Svetlana Gryunbaum, the top United Russia official in Kineshma, disagrees, saying that no one besides Provorov planned to quit, despite the public’s disdain for the reform.

“They are calling us constantly, shouting at us, and accusing us of all possible sins,” Gryunbaum tells RFE/RL. “‘Why are we silent?’ ‘Why does the party accept this?'”

“I tell them to come in and write a complaint and we will send it to Moscow,” she continues. “But for some reason, they don’t come. What more can we do? I have no idea. Of course, we are all hoping that Putin won’t sign it.”

One United Russia activist in Kineshma who asked not to be identified and who remains in the party expressed serious reservations about the pension policy.

“My husband is 55, and for the last two weeks he has been in a deep depression,” she tells RFE/RL. “He just sits there saying that while before he had a small chance of living to get a pension, now he definitely has none. And how are we supposed to survive for those additional years? There is no work in this town. Is he supposed to go to Moscow? They won’t even hire him as a watchman there.”

“What are we to do?” she muses about the fate of United Russia members. “We vote like they tell us to. We have solid party discipline. But inside, everything is boiling.”

End Of Putin’s Myth

The pension-reform crisis could become a defining milepost for Putin. A 2005 reform that eliminated in-kind social benefits such as free transportation similarly brought tens of thousands of protesters into the streets with calls for Putin’s resignation. That opposition attracted the support of the Communist Party (which is playing a leading role in the current pension-reform protests), and many Kremlin loyalists — including the mayor of Moscow, the governor of St. Petersburg, and the Russian Orthodox patriarch — spoke out against the move.

The Kremlin’s response at the time was a major crackdown on the protesters and the “provocateurs” who officials claimed were egging them on, as well as a pitiless tightening of discipline among regional officials and United Russia members.

“The pension reform has delivered a powerful blow to the regime,” political analyst Abbas Gallyamov tells RFE/RL of the latest outcry. “It has become clear that Putin is not a miracle worker, that even for him some things don’t work out. The myth of the great ruler that arose after the [annexation] of Crimea, of course, has not broken yet, but it is shaking. Criticism of the authorities has moved from the margins to the mainstream.”

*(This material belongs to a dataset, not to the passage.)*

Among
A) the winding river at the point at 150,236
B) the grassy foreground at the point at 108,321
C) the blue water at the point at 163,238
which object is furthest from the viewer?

“And even backing away from the reform will not restore the previous status quo,” he adds. “People might draw the conclusion that the authorities were frightened by the universal opposition and backed down. The people could develop a taste for protest if it becomes clear that by demonstrating their dissatisfaction, they can solve their problems.”

The fact that active and enthusiastic United Russia members in the regions are leaving the party, Gallyamov says, is an indication that “the structure of the regime is beginning to crumble around the edges.”

At an antireform protest in Pskov on July 28, protesters prepared banners with the slogans “Putin, if you have a conscience, resign!” and “United Russia is voting to rob pensioners!” Police immediately confiscated them before they could be unfurled, Pskov Oblast communist lawmaker Viktor Dulya told RFE/RL.

In Volgograd the same day, accountant Svetlana Tkacheva was among the protesters.

“The government’s decision to raise the retirement age has made me angry,” she says. “It will make things hard for us. We’d like to retire with a sound mind and a healthy body. We’d like to devote our retirement years to our grandchildren. The state is trying to save money at the expense of ordinary citizens and is spending our money on its own unjustifiable expenses.”